Health care decisions are personal, and confidential and should be made by the patient and a chosen personal physician. This means that a patient should not be a victim of decision-making by the for-profit insurance industry, by self-righteous self-appointed dogmatic religious representatives, and/or by the political morality cops. The BME should protect patients from unsafe doctors rather than sanctioning doctors for providing legitimate medical relief.
There is one recent bright note in all of this: Recently a doctor was sanctioned by the BME in Southern Oregon for failing to give adequate pain and symptom control to dying patients. (This is the first and only time in U.S. history that such a discipline has been meted out to a doctor, so it is too early to call this a trend.)
Victories Against the WoD Consumer/patient pressure is what is driving the improvement in pain and symptom control in Oregon.
The Oregon Death With Dignity Act forced us to look at quality of care of terminally ill Oregonians. The Oregon Medical Marijuana Act is forcing us to look at quality of pain and symptom care in chronically and terminally ill Oregonians. Now the BME (in the past considered the right arm of the DEA in opposing opioid prescriptions and the OMMA) has finally recognized that under-treatment of pain and suffering is also bad medicine. The cumulative impact of these recent developments may be to improve the medical climate for prescribing controlled drugs under the protection of the Oregon Intractable Pain Law. As the medical climate warms to this more enlightened approach, prescription of controlled drugs can reflect good science and compassion instead of the misguided War on Drugs.
Who is a drug policy reformer? Is it the college student who is horrified that he/she can't qualify for student loans because they got caught with Cannabis instead of "just alcohol?" Is it the libertarian who rightfully questions the ethics of a government that passes prohibition laws to criminalize what one puts into their own body? Is it the agnostic who questions why religious dogma should replace our US Constitution when it comes to personal freedoms? Or is it the person who visits the doctor with grandma and wonders why doctors don't "do something" when it comes to treating grandma's arthritis or her cancer pain?
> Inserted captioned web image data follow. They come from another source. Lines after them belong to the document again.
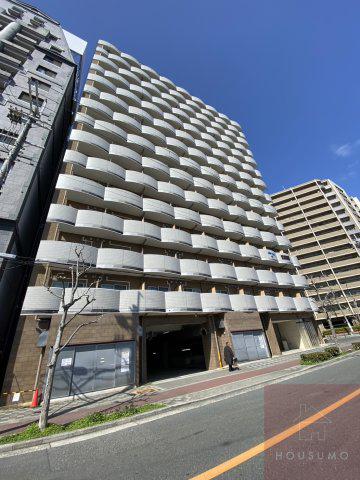 セレニテ新大阪弐番館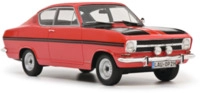 SCHUCO 450053300 1:18 Opel Kadett Rally Coupe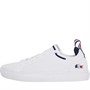 Lacoste Børn La Piquee Tri Sneakers Hvid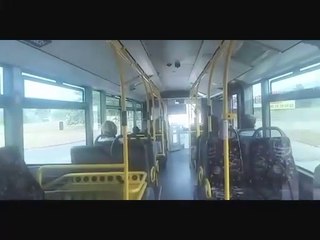 TCRM - Mercedes-Benz Citaro O530 II 0835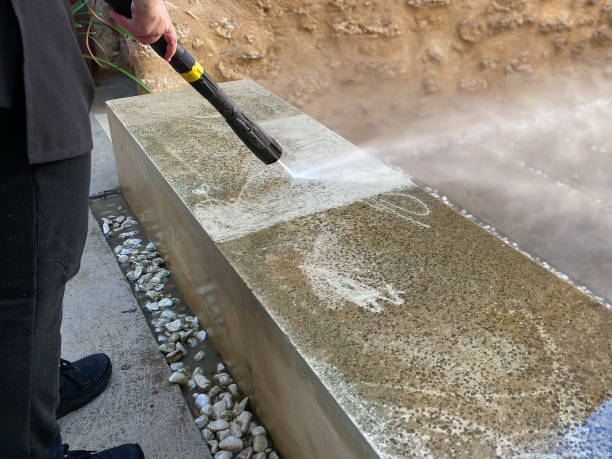 Best Concrete Pressure Washing  in North New Hyde Park, NY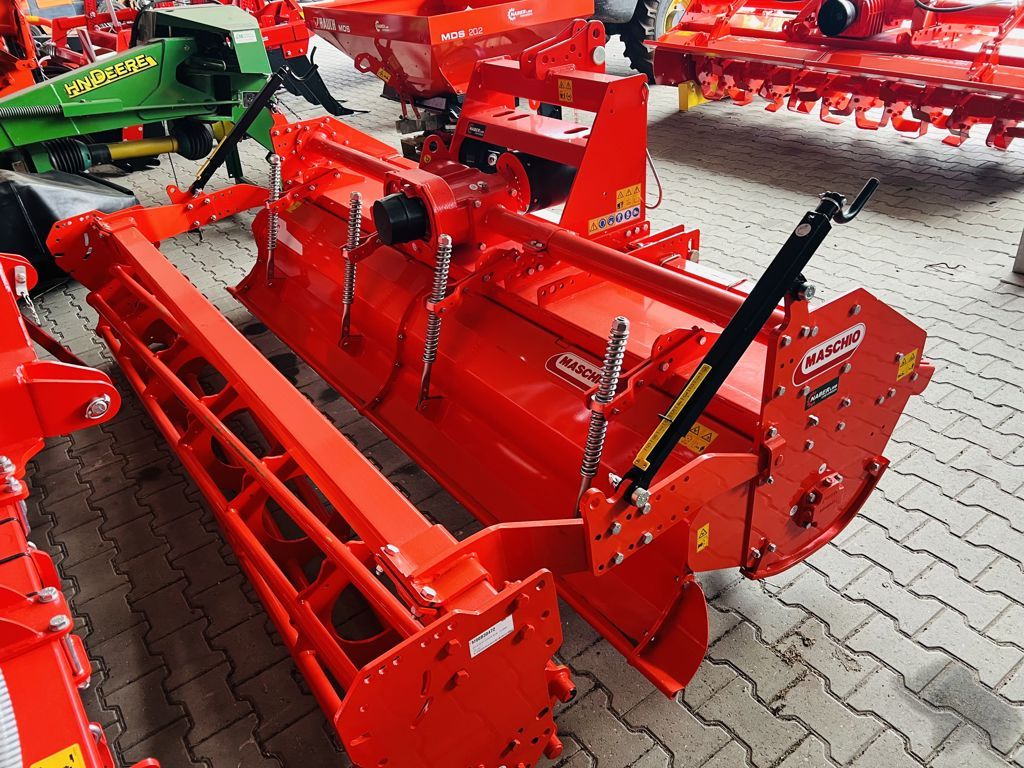 Maschio C 280 met buizenrol (actie prijs, bel!)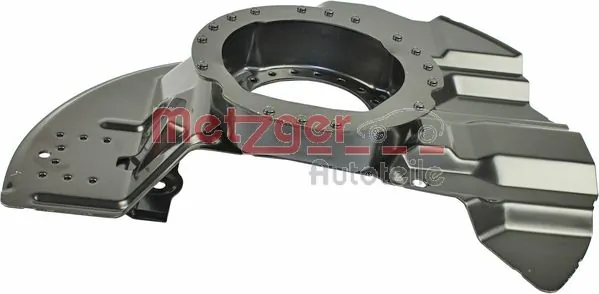 Metzger 6115096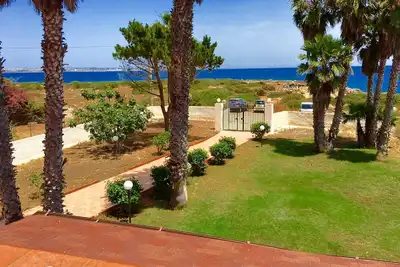 Image de Confortable Villa sul Mare (Ortigia)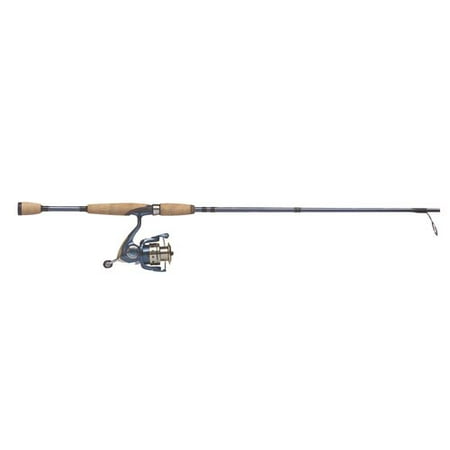 Pflueger President Spinning Combo, Available in Multiple Sizes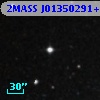 2MASS J01350291+3055401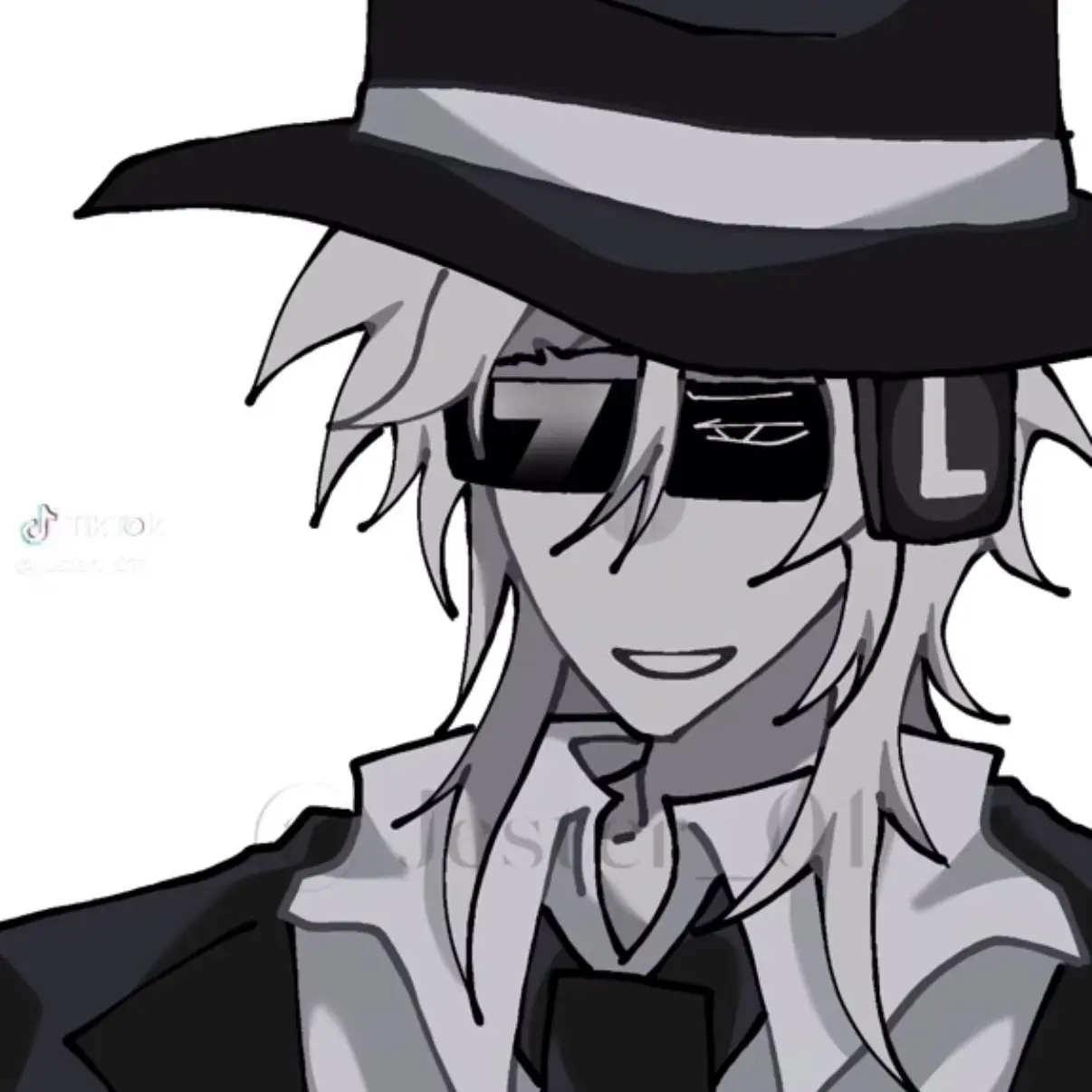 marker_kit의 전 남친을 만났다... 이런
It is all of the above. No American can escape the tragedy of our country's failed drug policy. America's War on Drugs is a war on the American people and their doctors. Join the drug policy reform movement because you care about others; because you care about our society; and because you care about your rights and future needs as a healthcare consumer.
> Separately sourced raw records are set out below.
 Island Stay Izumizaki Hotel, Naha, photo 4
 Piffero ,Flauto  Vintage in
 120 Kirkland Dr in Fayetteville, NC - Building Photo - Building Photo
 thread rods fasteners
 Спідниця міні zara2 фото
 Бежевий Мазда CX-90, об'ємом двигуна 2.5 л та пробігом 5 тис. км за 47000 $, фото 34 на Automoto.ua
Richard "Rick" Bayer, MD, FACP lives in Portland, Oregon, is board-certified in internal medicine and a fellow in the American College of Physicians - American Society of Internal Medicine. He was in the solo private practice of internal medicine in Lake Oswego, Oregon from 1981-1996. He was a spokesperson for "NO on 51" to preserve the Oregon Death With Dignity Act in 1997 and was a chief petitioner for the "YES on 67" (Oregon Medical Marijuana Act) in 1998. He is a co-author of "Is Marijuana the Right Medicine For You? A Factual Guide to Medical Uses of Marijuana" (Keats 1998). He currently works with two non-profit organizations, the Multnomah County Health Department, and the Oregon Health Division to prevent childhood lead poisoning in Oregon.